Entering the homestretch of Pride Month, there have been some wonderful expressions of support for the LGBTQ community to celebrate. (Major League Baseball rainbow pride logos? A wonderful reminder that LGBTQ people like baseball, too!)

There has also been a collection of disappointments. 

Locally, the Hamtramck City Council’s unanimous decision to ban the pride flag on government property has been among the most hurtful. Once again “religious freedom” was invoked to remind LGBTQ people that they are unwelcome.

Hamtramck is a fast-growing city that owes its recent popularity to a mini-explosion of immigrant settlement. Over the past several years humanists and other LGBTQ allies have played a significant role in defending the rights of immigrants and refugees. I don’t think I need to run down the number of actions that our own congregants have taken in pursuit of the human rights of newcomers. While white Christian nationalists were battling to ban and / or deport asylum-seeking refugees from Muslim and other countries, our community linked arms with those who stood in the breach.

This is why it’s so very disappointing to see what government and community leaders in Hamtramck (and earlier in Dearborn over the issue of banning books) are now doing. The ban on the pride flag—which adding insult to injury was included with a ban on racist group flags—was described by Mayor Pro Tem Mohammed Hassan as “what the majority of the people like.” He has obviously misunderstood the importance of protecting minorities from the tyranny of the majority.

* [Problem requirements]:
Extend the commentary on the Hamtramck City Council's pride flag ban, starting after its final sentence.

* [Excerpted data]:
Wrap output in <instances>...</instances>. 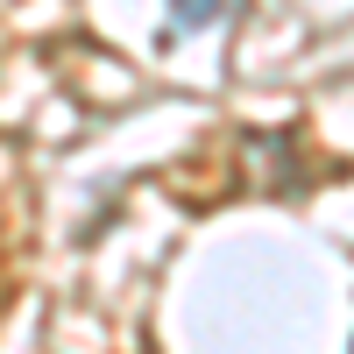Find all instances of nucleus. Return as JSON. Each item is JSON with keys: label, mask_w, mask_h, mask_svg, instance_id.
<instances>
[{"label": "nucleus", "mask_w": 354, "mask_h": 354, "mask_svg": "<svg viewBox=\"0 0 354 354\" xmlns=\"http://www.w3.org/2000/svg\"><path fill=\"white\" fill-rule=\"evenodd\" d=\"M248 0H170V28H213L227 15H241Z\"/></svg>", "instance_id": "nucleus-1"}]
</instances>
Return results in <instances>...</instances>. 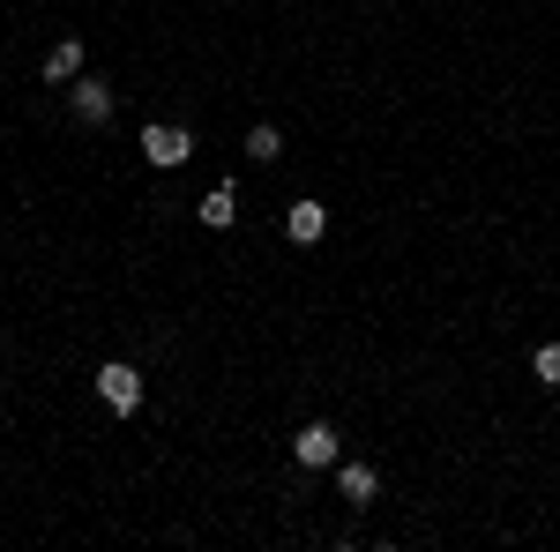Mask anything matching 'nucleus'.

* [Right answer]:
It's a majority whose leaders have said, “You guys are welcome. ... (but) why do you have to have the flag shown on government property to be represented? You're already represented. We already know who you are.” And: “None of the religions support them. Allah created us man and woman, which is natural.” And: “Pride month, don't put it down our throats. You can be gay by yourself.”

I’m sure you get the picture.

Okay, so this is happening and, frankly, we should not be surprised. Even as we have marched for immigrants and refugees, we have been well-informed enough to know that many arriving Muslims hold conservative religious views, just like many Catholic refugees from Central and South America. 

So what do we do?

We do two things and they are related. The first is to stand up for our principles and to oppose bigotry in the guise of “religious freedom.” The second thing we do is continue to stand up for our principles by supporting the human rights of those who seek refuge among us. 

To some this seems self-defeating. I’ve already heard LGBTQ activists and allies say that “they’re through” with that cause, at least for those from conservative religious backgrounds. “Why do we need more of those attitudes in our country?” they ask.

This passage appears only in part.